Study material below:
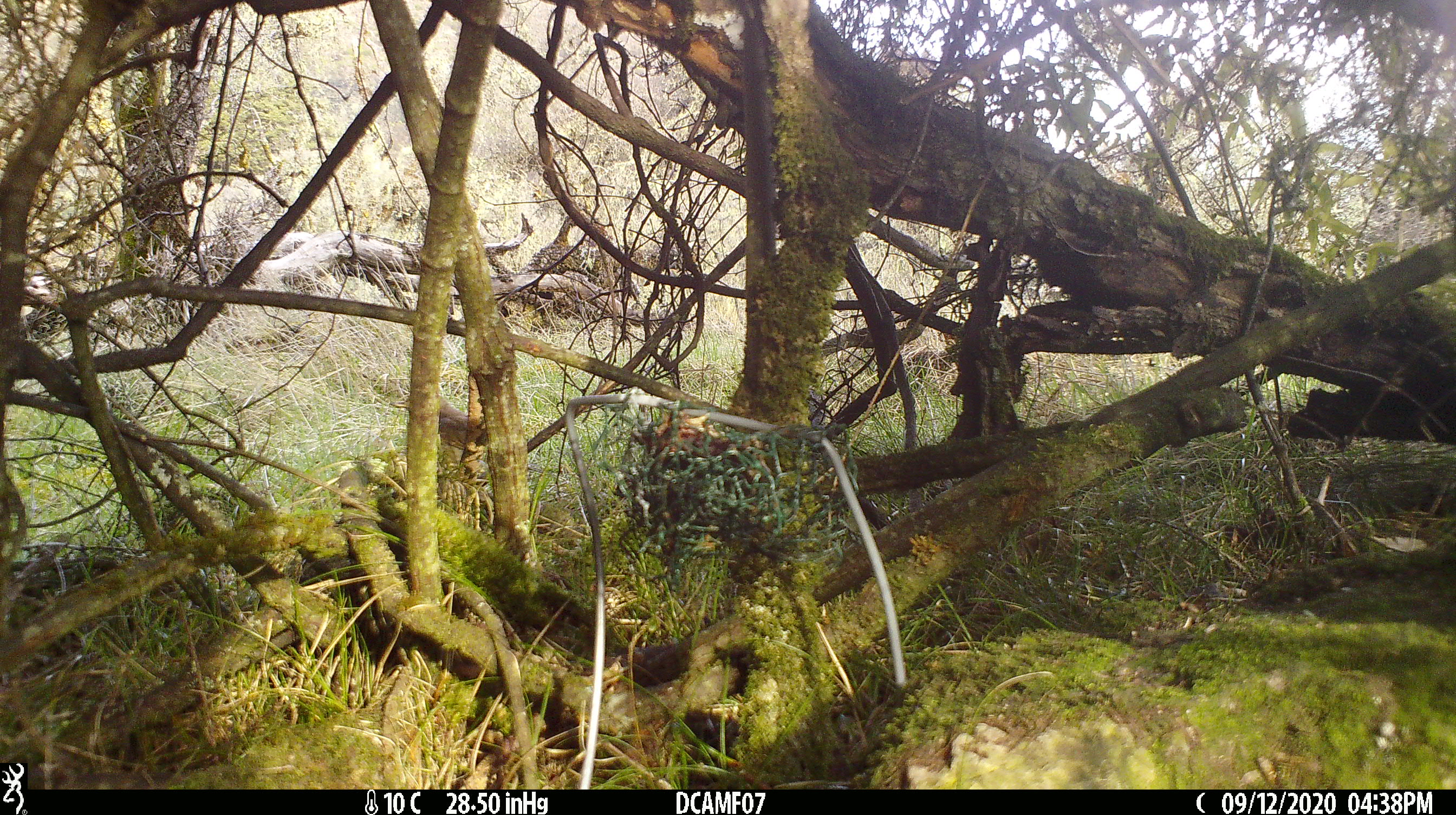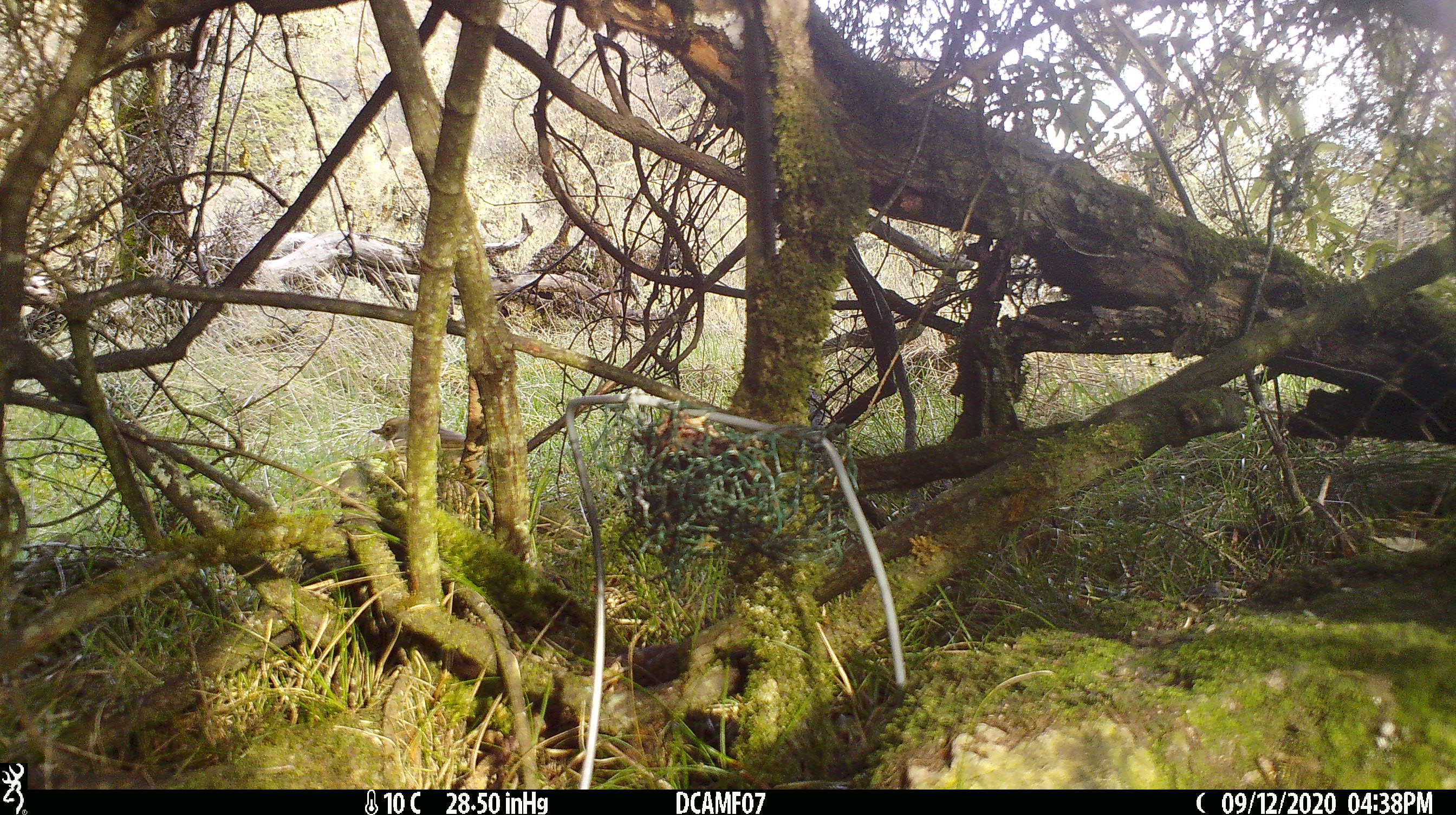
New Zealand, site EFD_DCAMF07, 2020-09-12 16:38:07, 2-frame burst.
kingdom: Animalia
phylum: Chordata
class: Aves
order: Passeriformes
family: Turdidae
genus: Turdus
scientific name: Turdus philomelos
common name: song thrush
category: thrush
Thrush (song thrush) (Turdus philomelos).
End of Study material.
Study material below:
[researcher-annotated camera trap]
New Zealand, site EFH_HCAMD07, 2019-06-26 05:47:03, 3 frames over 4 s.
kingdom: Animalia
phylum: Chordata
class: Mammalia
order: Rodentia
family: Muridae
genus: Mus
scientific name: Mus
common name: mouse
End of Study material.
About this task:
Your answer should be each line of the data that contains the word "Zealand", copied as it stands.

Exercise response:
New Zealand, site EFD_DCAMF07, 2020-09-12 16:38:07, 2-frame burst.
New Zealand, site EFH_HCAMD07, 2019-06-26 05:47:03, 3 frames over 4 s.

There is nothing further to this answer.